ホテル御曹司が甘くてイジワルです
翌日、お昼前に待ち合わせをして清瀬さんとおでかけすることになった。
私の家から近くわかりやすいからと坂の上天球館の前で待っていると、白い車が路肩に停まる。
気付いて私が近づくと、わざわざ運転席から降りてきて助手席を開けてくれる。清瀬さんの自然な紳士っぷりはもう慣れているはずなのにやっぱりドキドキしてしまう。
清瀬さんとふたりきりで会うのは、あのプールに落ちた日以来だな。なんて思いながら運転席に座る清瀬さんを盗み見る。

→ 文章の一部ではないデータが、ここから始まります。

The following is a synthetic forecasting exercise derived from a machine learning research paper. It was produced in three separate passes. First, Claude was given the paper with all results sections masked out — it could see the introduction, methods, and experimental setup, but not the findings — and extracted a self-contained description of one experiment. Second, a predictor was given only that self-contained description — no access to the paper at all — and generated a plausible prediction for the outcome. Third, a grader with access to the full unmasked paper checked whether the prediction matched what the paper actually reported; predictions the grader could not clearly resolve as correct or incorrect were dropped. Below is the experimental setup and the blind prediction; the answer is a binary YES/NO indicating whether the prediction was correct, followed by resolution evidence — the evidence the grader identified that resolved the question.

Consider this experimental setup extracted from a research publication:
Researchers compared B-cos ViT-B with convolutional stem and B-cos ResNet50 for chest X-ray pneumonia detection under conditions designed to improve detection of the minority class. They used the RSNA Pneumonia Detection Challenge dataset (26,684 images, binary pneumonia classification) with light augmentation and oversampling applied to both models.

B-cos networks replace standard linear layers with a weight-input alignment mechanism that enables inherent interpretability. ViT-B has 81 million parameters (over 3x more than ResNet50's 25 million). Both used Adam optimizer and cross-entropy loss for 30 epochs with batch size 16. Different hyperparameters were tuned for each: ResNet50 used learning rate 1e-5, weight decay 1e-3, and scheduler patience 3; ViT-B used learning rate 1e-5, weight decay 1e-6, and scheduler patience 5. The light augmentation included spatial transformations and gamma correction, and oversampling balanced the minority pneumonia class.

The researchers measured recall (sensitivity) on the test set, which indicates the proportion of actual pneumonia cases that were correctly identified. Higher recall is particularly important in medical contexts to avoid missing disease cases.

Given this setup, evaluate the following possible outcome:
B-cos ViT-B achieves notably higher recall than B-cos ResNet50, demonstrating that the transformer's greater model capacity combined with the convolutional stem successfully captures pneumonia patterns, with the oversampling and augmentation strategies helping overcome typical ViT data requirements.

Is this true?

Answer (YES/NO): NO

相変わらず整った横顔。綺麗な二重に通った鼻梁、そして形のいい唇。
この唇と、キスをしてしまったんだ。なんて思った途端、一気に頬が熱くなる。
「どうした?」
赤信号で車が停まると、清瀬さんが不思議そうにこちらを見た。
「い、いえ……っ!」
あなたとのキスを思い出してドキドキしてました、なんて言えるわけがなくて、首を横に振って誤魔化す。
すると清瀬さんがハンドルに置いていた片手をこちらにのばし、私の顎をすくいあげた。
きょとんとしている私の視界が、清瀬さんに遮られる。
唇にやわらかい感触が押し当てられ、すぐに離れた。
なにをされたか自覚して目を丸くした私に、もう一度短いキスを落とされる。